Что нужно сделать:
- 1) Определите, соответствуют ли фрагменту о воспитании детей следующие утверждения: (a) строгое воспитание чистоплотности часто приводит к нарушениям у взрослых; (b) Райх считал действия Веры Шмидт ошибочными; (c) отрицательное изменение поведения детей в детских садах наблюдается примерно в 2–3 года. На каждое утверждение ответьте «да» или «нет» и приведите решающие слова фрагмента дословно.
- 2) Напишите продолжение фрагмента о воспитании детей, начиная сразу после его последнего предложения.

Фрагмент текста:
——————————
Вильгельм Райх: «Как свидетельствует клинический опыт, очень часто причиной тяжелейших нарушений оргастической потенции у взрослых является строгое воспитание чистоплотности. Дело в том, что это воспитание приводит к образованию связи чувства стыда и позора, связанного с генитальной функцией. Очевидно, что таким образом разрушается способность к упорядочиванию запасов вегетативной энергии. Действия Веры Шмидт были совершенно правильны, ведь у маленьких детей, не связывающих чувства стыда и позора с функцией выделения, нет и причин для формирования впоследствии такого рода генитальных нарушений».
Вильгельм Райх: «В наших детских садах, где детям прививают "способности к восприятию культуры" и "приспосабливают к реальности", парализуя их моторику, мы замечаем у детей примерно в 4 - 6 лет — в противоположность опыту Веры Шмидт — отрицательное изменение всего поведения: из естественных, живых и подвижных детей они превращаются в тихих и добропорядочных. Дети охладевают».
——————————
Сохранённые данные:
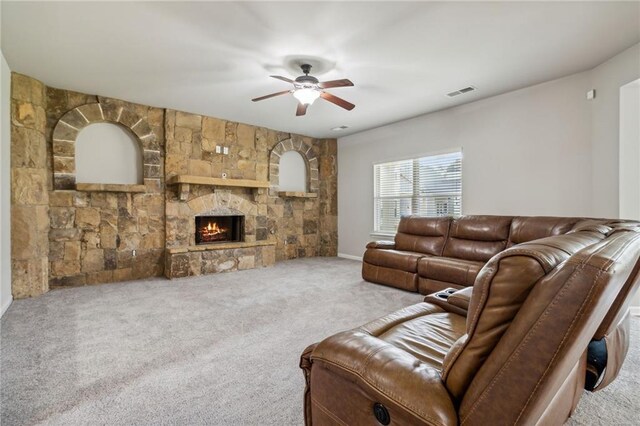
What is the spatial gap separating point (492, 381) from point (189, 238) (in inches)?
195

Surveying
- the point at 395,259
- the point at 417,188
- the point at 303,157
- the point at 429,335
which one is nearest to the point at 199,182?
the point at 303,157

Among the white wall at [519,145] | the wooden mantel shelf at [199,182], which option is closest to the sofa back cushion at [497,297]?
the white wall at [519,145]

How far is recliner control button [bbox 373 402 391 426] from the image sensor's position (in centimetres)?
95

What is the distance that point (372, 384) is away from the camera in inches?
38.1

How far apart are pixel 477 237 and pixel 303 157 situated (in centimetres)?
396

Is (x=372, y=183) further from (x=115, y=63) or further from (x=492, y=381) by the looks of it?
(x=492, y=381)

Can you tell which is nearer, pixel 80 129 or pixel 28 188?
pixel 28 188

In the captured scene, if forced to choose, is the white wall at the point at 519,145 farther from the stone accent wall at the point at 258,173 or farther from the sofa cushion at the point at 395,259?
the stone accent wall at the point at 258,173

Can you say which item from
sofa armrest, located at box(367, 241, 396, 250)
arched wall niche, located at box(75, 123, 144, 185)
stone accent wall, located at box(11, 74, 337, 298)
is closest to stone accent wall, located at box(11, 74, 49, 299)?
stone accent wall, located at box(11, 74, 337, 298)

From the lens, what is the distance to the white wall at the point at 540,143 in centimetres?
322

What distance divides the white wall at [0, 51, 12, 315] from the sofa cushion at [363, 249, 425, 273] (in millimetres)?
4098

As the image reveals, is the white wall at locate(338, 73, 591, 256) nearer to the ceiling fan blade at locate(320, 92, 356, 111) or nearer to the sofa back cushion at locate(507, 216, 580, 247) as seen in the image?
the sofa back cushion at locate(507, 216, 580, 247)

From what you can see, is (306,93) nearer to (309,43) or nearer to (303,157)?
(309,43)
——————————
Ответы по заданиям:
- 1)
(a) Да: «очень часто причиной тяжелейших нарушений оргастической потенции у взрослых является строгое воспитание чистоплотности».
(b) Нет: «Действия Веры Шмидт были совершенно правильны».
(c) Нет: «мы замечаем у детей примерно в 4 - 6 лет».

- 2)
Следовало бы ожидать от взрослых людей протеста против ухудшения их экономического положения. Однако, люди, как будто, не знают, против они удорожания квартплаты, роста инфляции и «оптимизации» зарплаты, или за. Они заторможены. Они впадают в ещё больший ступор или направляют энергию недовольства на копание грядок, семейные склоки и на личные переживания. Они догадываются о неизбежности наступления нежелательных последствий, но до их наступления не предпринимают никаких мер. Они социально пассивны, и другими быть не могут. И ожидать от молчаливого большинства сознательности – значит игнорировать условия воспитания людей, когда они были детьми. Эмоциональный мозг, развитый у молчаливого большинства в ущерб ассоциативному – коре головного мозга – открывает простор для бунтующей толпы, а не для инженеров перемен. Мы не увидим этих людей на митингах до тех пор, пока условия среды обитания не окажут угнетающего воздействия на их центры удовольствий, которые относятся к эмоциональному мозгу. Когда массы выйдут на улицы, основной причиной возмущения их спокойствия будет то, что они испытали затруднения в осуществлении запланированных удовольствий. И этот протест будет тем сильнее, чем больше он будет подогреваться максимумом 11-летнего и более длительных циклов солнечной активности. Такая природа протеста не предполагает конструктивного подхода к перекраиванию социальной реальности. Перемены возможны только как побочный эффект энергичных, но с точки зрения конструктора социальной действительности бессмысленных действий масс, или как нечто, идущее в связке с обещанным возвращением к тем условиям, при которых эмоциональный мозг каждого из участников толпы испытывал удовольствие.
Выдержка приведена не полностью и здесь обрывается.